Film Score Monthly
FSM HOME MESSAGE BOARD FSM CDs FSM ONLINE RESOURCES FUN STUFF ABOUT US  SEARCH FSM   
Search Terms: 
Search Within:   search tips 
You must log in or register to post.
  Go to page:    
 Posted:   Aug 14, 2022 - 2:44 PM   
 By:   Nicolai P. Zwar   (Member)

SIGNS was actually both a big box office hit and a well reviewed movie, no doubt about it, regardless of what any single person things about it.

But definitely relationships generally trump perceived "artistic quality" in a movie, because it is impossible to determine "artistic quality" in a movie while you are making it. That's just bogus. Lots of movies turned out to be crap but looked good on paper, and other movies looked like B-picture potboilers on paper but became bona fide classics... like CASABLANCA for cryin' out loud. Anyone who has ever been on a movie set knows how many components go into the finished products, few people can plough through all that and hold the strings together. (Obviously, those who can are good directors.)

James Newton Howard speaks highly of M. Night Shyamalan, so they definitely have a good relationship, and yes, that trumps all "will this be a masterpiece?" thinking when taking on a project. I (and I suppose most other artists) would much rather spend the day working with friends and folks you enjoy on whatever and hope it will turn out to be good than working with people I don't like on a what all want to be a "masterpiece". (In fact, you work on something because you like the idea and the people... there is no reliable way to foretell how a movie will ultimately be perceived and seen. That's for others do decide anway.

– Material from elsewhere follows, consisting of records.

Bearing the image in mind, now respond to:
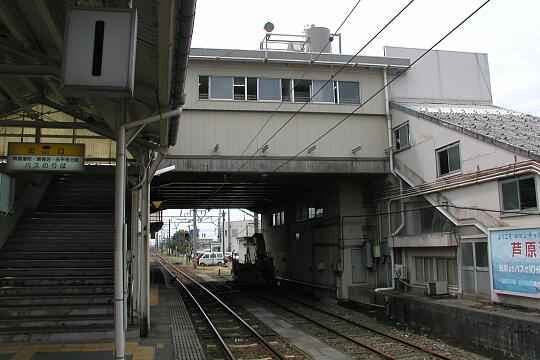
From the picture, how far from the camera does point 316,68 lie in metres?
17.6

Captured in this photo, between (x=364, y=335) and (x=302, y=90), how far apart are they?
367 inches

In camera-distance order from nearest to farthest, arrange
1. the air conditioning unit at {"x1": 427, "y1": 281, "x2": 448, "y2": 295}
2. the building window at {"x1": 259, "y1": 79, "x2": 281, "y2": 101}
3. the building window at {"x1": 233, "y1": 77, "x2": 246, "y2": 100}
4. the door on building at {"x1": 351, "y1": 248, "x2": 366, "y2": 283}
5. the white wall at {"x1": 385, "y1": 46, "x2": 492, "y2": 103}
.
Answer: the air conditioning unit at {"x1": 427, "y1": 281, "x2": 448, "y2": 295} → the building window at {"x1": 233, "y1": 77, "x2": 246, "y2": 100} → the building window at {"x1": 259, "y1": 79, "x2": 281, "y2": 101} → the white wall at {"x1": 385, "y1": 46, "x2": 492, "y2": 103} → the door on building at {"x1": 351, "y1": 248, "x2": 366, "y2": 283}

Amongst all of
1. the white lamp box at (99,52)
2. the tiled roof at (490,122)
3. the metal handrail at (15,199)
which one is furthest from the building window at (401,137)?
the white lamp box at (99,52)

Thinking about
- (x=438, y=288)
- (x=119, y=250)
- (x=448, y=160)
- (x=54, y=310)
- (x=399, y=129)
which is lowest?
(x=438, y=288)

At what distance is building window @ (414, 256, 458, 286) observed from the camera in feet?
45.5

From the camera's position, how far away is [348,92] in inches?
705

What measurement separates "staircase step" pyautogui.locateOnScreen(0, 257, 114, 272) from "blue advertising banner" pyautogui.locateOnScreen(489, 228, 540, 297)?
9.40m

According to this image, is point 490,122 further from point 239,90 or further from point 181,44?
point 181,44

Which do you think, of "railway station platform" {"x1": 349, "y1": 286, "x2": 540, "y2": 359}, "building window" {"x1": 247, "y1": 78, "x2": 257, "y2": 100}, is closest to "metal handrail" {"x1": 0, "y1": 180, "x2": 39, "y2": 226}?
"building window" {"x1": 247, "y1": 78, "x2": 257, "y2": 100}

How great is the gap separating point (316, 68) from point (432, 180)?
611 centimetres

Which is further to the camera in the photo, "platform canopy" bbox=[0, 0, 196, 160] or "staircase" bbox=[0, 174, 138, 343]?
"staircase" bbox=[0, 174, 138, 343]

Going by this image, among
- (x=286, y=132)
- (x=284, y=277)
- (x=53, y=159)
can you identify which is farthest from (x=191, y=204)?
(x=53, y=159)

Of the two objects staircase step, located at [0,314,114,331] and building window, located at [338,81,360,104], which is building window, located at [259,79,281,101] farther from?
staircase step, located at [0,314,114,331]

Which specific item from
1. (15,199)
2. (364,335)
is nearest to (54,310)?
(15,199)
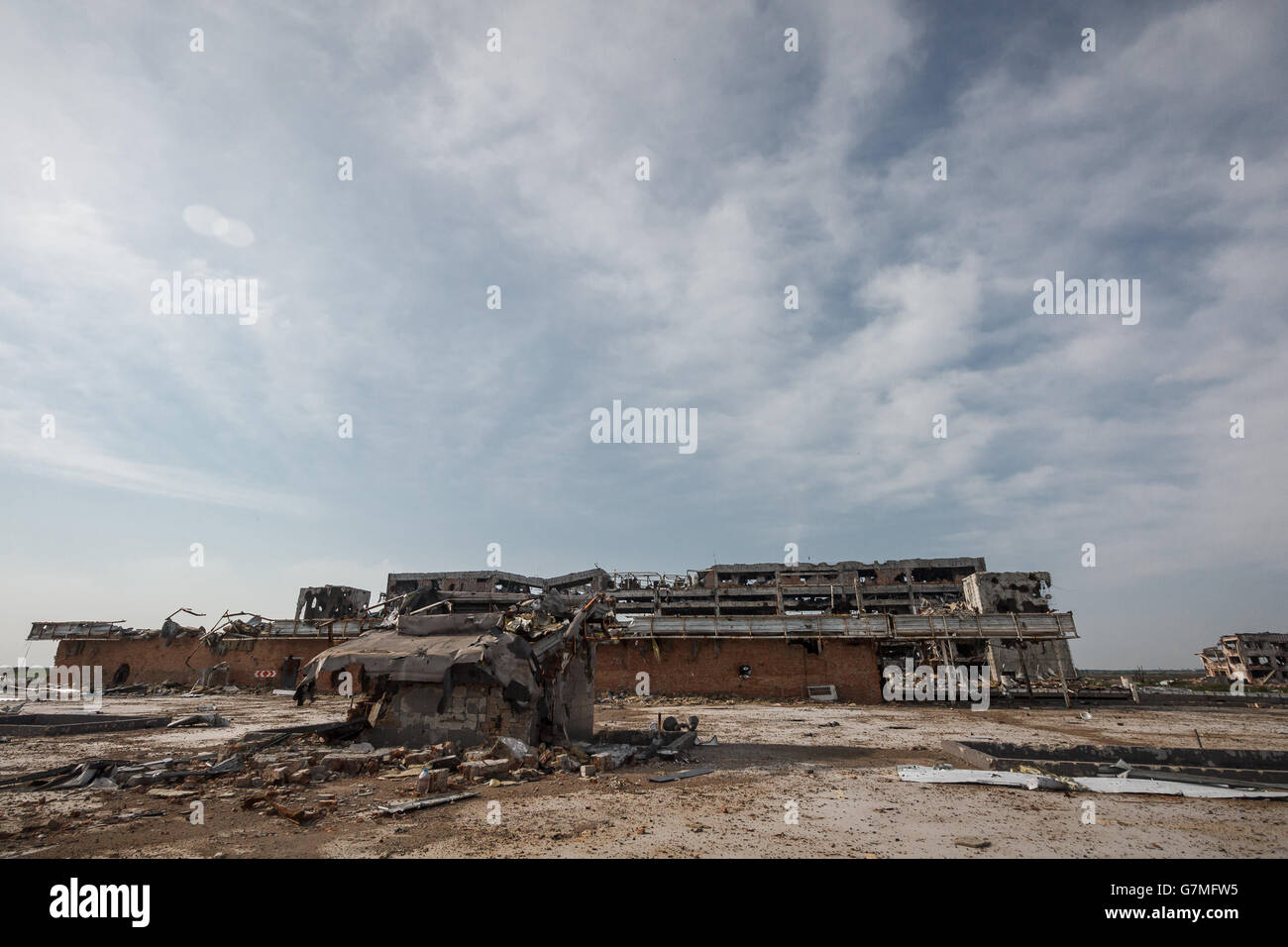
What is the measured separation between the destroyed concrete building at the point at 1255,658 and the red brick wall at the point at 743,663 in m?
43.3

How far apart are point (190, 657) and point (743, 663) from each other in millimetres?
30535

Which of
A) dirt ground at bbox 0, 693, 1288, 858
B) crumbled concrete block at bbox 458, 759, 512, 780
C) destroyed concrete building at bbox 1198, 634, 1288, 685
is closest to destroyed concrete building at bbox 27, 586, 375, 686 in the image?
dirt ground at bbox 0, 693, 1288, 858

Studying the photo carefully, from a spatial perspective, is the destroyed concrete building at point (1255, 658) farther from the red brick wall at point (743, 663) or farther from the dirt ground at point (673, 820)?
the dirt ground at point (673, 820)

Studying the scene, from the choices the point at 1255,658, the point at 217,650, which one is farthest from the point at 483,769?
the point at 1255,658

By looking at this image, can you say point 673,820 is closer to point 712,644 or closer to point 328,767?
point 328,767

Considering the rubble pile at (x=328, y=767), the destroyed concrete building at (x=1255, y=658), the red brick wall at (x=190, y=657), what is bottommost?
the destroyed concrete building at (x=1255, y=658)

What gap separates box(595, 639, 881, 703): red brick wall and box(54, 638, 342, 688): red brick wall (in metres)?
16.6

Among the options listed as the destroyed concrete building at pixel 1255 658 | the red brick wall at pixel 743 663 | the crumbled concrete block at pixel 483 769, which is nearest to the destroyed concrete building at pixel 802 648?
the red brick wall at pixel 743 663

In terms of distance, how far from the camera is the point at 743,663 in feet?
89.1

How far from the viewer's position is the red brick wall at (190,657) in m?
A: 31.5

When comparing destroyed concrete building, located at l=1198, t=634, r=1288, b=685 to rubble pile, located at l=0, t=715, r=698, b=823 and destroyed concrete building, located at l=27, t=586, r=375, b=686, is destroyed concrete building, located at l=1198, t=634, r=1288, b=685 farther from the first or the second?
destroyed concrete building, located at l=27, t=586, r=375, b=686
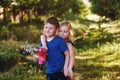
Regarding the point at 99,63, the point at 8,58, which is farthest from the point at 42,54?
the point at 99,63

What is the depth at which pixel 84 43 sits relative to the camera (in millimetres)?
20906

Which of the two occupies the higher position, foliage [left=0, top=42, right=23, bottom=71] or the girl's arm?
the girl's arm

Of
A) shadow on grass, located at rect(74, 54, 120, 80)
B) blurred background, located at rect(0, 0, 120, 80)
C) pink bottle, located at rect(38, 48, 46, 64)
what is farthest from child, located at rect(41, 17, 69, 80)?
shadow on grass, located at rect(74, 54, 120, 80)

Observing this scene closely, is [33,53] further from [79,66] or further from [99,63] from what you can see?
[99,63]

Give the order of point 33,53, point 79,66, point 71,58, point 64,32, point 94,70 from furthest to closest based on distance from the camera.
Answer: point 33,53
point 79,66
point 94,70
point 64,32
point 71,58

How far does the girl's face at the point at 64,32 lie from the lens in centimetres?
612

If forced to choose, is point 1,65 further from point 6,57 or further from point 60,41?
point 60,41

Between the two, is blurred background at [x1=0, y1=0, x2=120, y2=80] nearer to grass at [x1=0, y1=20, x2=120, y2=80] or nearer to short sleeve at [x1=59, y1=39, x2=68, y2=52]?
grass at [x1=0, y1=20, x2=120, y2=80]

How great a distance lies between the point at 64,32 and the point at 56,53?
0.40 metres

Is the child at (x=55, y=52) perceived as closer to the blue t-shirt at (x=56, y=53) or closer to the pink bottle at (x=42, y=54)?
the blue t-shirt at (x=56, y=53)

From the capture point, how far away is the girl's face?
612cm

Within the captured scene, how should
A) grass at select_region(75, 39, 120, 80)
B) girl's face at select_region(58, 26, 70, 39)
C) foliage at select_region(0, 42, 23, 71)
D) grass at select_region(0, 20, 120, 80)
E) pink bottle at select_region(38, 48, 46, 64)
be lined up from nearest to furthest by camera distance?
pink bottle at select_region(38, 48, 46, 64)
girl's face at select_region(58, 26, 70, 39)
grass at select_region(0, 20, 120, 80)
grass at select_region(75, 39, 120, 80)
foliage at select_region(0, 42, 23, 71)

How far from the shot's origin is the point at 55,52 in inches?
237

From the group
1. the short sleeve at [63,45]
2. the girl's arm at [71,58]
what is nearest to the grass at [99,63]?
the girl's arm at [71,58]
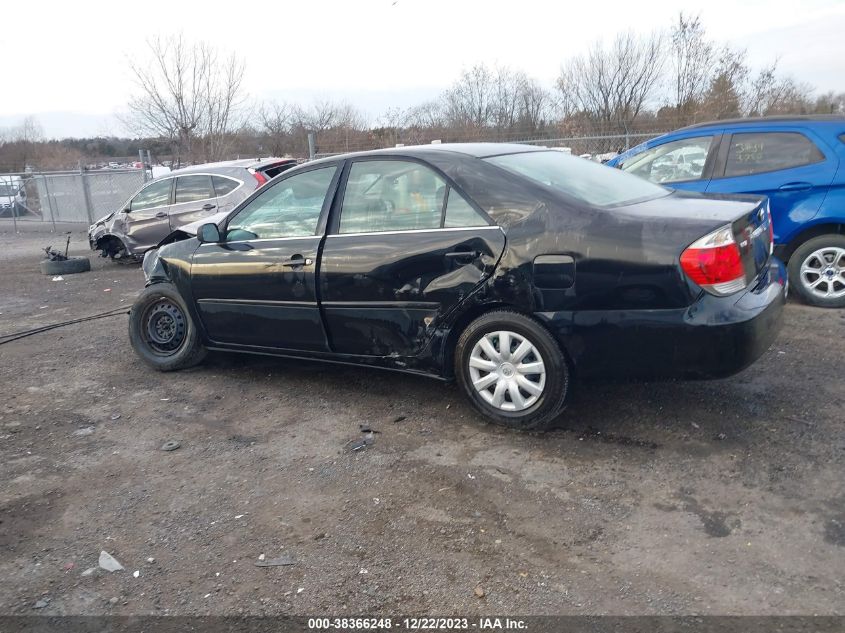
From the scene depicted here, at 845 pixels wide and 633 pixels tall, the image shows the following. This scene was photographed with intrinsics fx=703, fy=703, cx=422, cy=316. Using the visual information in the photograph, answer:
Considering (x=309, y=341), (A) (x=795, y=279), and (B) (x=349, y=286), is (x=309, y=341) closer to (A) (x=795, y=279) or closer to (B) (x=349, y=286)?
(B) (x=349, y=286)

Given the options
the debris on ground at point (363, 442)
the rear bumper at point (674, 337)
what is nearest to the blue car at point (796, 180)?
the rear bumper at point (674, 337)

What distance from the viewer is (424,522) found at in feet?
10.8

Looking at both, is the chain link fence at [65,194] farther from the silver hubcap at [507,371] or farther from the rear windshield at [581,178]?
the silver hubcap at [507,371]

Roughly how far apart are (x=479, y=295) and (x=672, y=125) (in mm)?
12191

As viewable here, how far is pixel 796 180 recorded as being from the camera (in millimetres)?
6281

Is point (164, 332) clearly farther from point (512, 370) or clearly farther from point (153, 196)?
point (153, 196)

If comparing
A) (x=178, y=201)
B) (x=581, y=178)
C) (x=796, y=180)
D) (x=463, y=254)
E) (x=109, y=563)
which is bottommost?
(x=109, y=563)

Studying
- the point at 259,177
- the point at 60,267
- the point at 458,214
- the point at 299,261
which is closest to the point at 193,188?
the point at 259,177

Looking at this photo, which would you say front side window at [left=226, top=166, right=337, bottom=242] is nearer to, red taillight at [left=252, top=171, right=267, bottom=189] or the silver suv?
the silver suv

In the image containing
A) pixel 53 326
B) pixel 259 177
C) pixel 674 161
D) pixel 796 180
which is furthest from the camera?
pixel 259 177

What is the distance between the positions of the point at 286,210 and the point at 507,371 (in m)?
2.01

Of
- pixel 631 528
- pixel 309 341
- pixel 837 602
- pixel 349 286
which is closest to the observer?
pixel 837 602

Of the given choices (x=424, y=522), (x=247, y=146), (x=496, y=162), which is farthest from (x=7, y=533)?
(x=247, y=146)

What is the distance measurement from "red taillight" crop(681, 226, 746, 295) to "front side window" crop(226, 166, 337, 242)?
7.90 ft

By all accounts Tommy Wiseau strived to make a "masterpiece" with THE ROOM, and many actors involved in STAR WARS were worried about the strange movie they were making. But how did it turn out in the end?)
(There's an interesting quote by one STAR WARS actor, I'd have to check who, who said they were all worried about what strange movie they were shooting, but they gave themselves hope, saying "Alec Guinness is also in it.. so how bad can it be"?)

 
 Posted:   Aug 14, 2022 - 2:50 PM   
 By:   Nicolai P. Zwar   (Member)


The best score I would of voted for was Jerry Goldsmith’s Under Fire. It was Original and to me didn’t sound like a A Jerry Goldsmith Score.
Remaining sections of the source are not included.